Songs Cycled collects six 7″ singles he has released over the past few years through his own label, Bananastan. “Bananastan” is a very Parksian construction: A fictional foreign country named after something people eat for breakfast. (It’s out now on Bella Union in the UK and in July in the US.) Like all his albums, it’s cheerful and maddeningly detailed. At times it can feel like musical theater minus the stage, or like a tiny jewelry box, beautiful to behold but too small to actually put anything in. Its songs reflect dryly on corporate greed and joyfully on a woman named Sassafras, whose kisses are so hot she turns swimming holes to steam.

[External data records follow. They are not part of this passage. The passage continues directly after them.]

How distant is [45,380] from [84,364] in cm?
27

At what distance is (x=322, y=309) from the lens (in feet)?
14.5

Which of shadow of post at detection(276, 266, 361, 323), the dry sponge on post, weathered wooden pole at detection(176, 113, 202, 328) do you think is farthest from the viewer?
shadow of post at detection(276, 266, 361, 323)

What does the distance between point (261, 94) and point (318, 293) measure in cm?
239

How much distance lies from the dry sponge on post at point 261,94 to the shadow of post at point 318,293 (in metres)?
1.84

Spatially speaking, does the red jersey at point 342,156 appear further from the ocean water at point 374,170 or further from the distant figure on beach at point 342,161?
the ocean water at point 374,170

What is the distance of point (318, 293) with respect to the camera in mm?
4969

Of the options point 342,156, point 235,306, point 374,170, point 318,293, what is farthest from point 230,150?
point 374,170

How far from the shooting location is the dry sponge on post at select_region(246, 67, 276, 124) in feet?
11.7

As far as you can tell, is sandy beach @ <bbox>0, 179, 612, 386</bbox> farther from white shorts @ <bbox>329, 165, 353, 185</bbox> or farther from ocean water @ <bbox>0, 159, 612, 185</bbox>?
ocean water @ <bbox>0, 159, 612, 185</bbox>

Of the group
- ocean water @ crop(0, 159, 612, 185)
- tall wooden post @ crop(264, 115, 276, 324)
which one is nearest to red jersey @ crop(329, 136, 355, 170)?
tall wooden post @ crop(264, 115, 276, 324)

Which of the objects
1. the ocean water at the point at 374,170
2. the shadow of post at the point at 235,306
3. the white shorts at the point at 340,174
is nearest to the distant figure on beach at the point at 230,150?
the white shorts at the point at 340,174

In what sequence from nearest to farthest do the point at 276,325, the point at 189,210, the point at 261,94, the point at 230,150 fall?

A lot of what’s here has appeared before, elsewhere and in different forms. “The All Golden” was on his 1968 debut Song Cycle; “Hold Back Time” was on his 1995 collaboration with the Beach Boys’ Brian Wilson, Orange Crate Art. “Aquarium” is actually a 1971 recording of the Esso Trinidad Steel Band, performing Parks’s arrangement of a section from Camille Saint-Saëns’s The Carnival of the Animals.
And then there’s the traditional music that belongs to nobody. “Amazing Grace” appears briefly, as does the indestructible hymn “Leaning on the Everlasting Arms”. “The Parting Hand” is a song traditionally sung in Sacred Harp meetings, a type of unaccompanied choral music known for its clear, bellowing sound. When they appear they appear more as quotes than centerpieces; small towns seen from trains.
It makes sense that Parks retreads older material: He is one of those rare artists who seems to have come out fully formed, with a clear, narrow and diamond-hard vision of what he wanted his music to be. Listening to his discography can be like listening to a manic, brilliant person try and explain the same idea to you over and over again from slightly different perspectives, flapping their hands excitedly, sulking when you confess you still don’t quite get it, then waving it all away with yet another joke you won’t understand until three hours later.
One of the ironies of Parks’s music is that there’s so much going on that it can be hard to figure out what to pay attention to. He rarely sticks to a single theme or emotion. (“Busy” is not an emotion.) He is fluent in simple folksy languages but has a compulsion about speaking in any fewer than five of them at once. Rich, dense moments worthy of human attention fly by one after the other, like a wall where pictures are hung frame-to-frame.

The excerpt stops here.